Almost overcome by terror and shivering in every limb, the lad entered.

As he stepped forward a dazzling light shone from the vaulted roof

upheld by massive columns, and across the crystal side-walls flittered

curious, shadowy figures.

The Metal King, huge and fierce-eyed, surrounded by the misshapen

Spirits of the Mines, sat upon a block of pure silver, with a pile of

shining gold lying before him.

"Come in, my friend!" he shouted again, and again the echoes rolled

through the cavern.

"Come near, and sit beside me."

The lad advanced, pale and trembling, and took his seat upon the silver


"Bring out more treasure," cried the Metal King, and at his command the

Mountain Spirits fluttered away like dreams, only to return in a moment

and pile high before the wondering lad bars of red gold, mounds of

silver coin, and stacks of precious jewels.

And when the lad saw all that wealth he felt his heart burst with

longing to grasp it, but when he tried to put out his hand, he found

that he could not move his arm, nor could he lift his feet, nor turn his


"Thou seest these riches," said the Metal King; "they are but a handful

compared with those thou mayest gain if thou wilt work with us in the

mines. Hard is the service but rich the reward! Only say the word, and

for a year and a day thou shalt be a Mountain Spirit."

"Nay," stammered the lad, in great terror, "nay, I came not to work. All

I beg of thee is one bar of gold and a handful of the jewels that lie

here. If they are mine I can dress better than the village lads, and

ride in my own coach!"

"Lazy, ungrateful wretch!" cried the Metal King, rising from his seat,

while his figure seemed to tower until his head touched the cavern roof,

"wouldst thou seize without pay the treasures gained through the hard

labor of my Mountain Spirits! Hence! Get thee gone to thy place! Seek

not here for unearned riches! Cast away thy discontented disposition and

thou shalt turn stones into gold. Dig well thy garden and thy fields,

sow them and tend them diligently, search the mountain-sides; and thou

shalt gain through thine industry mines of gold and silver!"

Scarcely had the Metal King spoken when there was heard a screeching

as of ravens, a crying as of night owls, and a mighty storm wind came

rushing against the lad; and catching him up it drove him forth along

the dark passage, and down the mountain-side, so that in a minute he

found himself on the steps of his own house.

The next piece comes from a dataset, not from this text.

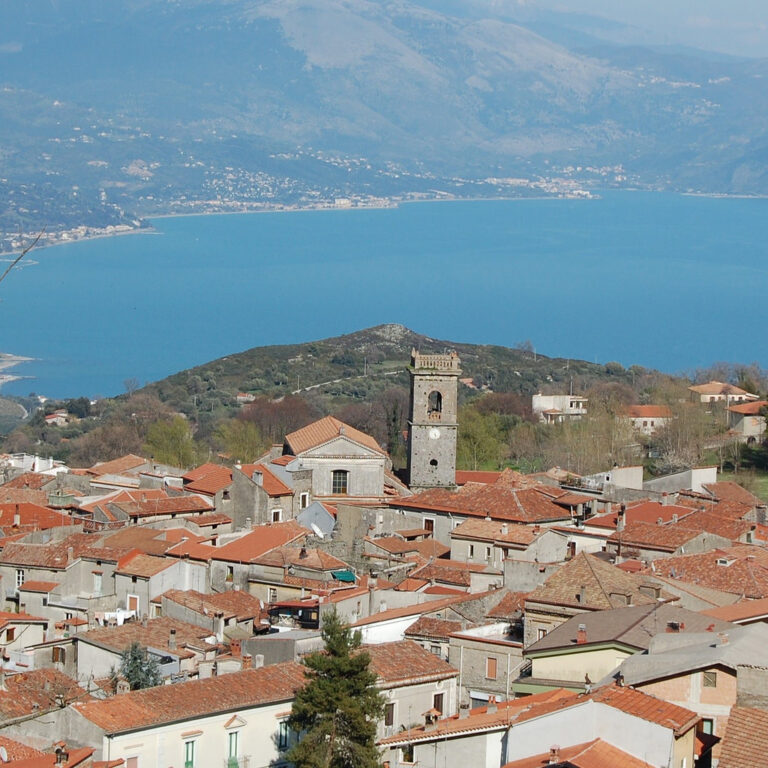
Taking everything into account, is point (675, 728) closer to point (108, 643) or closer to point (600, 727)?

And from that time on a strange change came over the lad. He no longer

idled and dreamed of sudden wealth, but morning, noon, and evening

he labored diligently, sowing his fields, cultivating his garden,

and mining on the mountain-side. Years came and went; all he touched

prospered, and he grew to be the richest man in that country; but never

again did he see the Metal King or the Spirits of the Mines.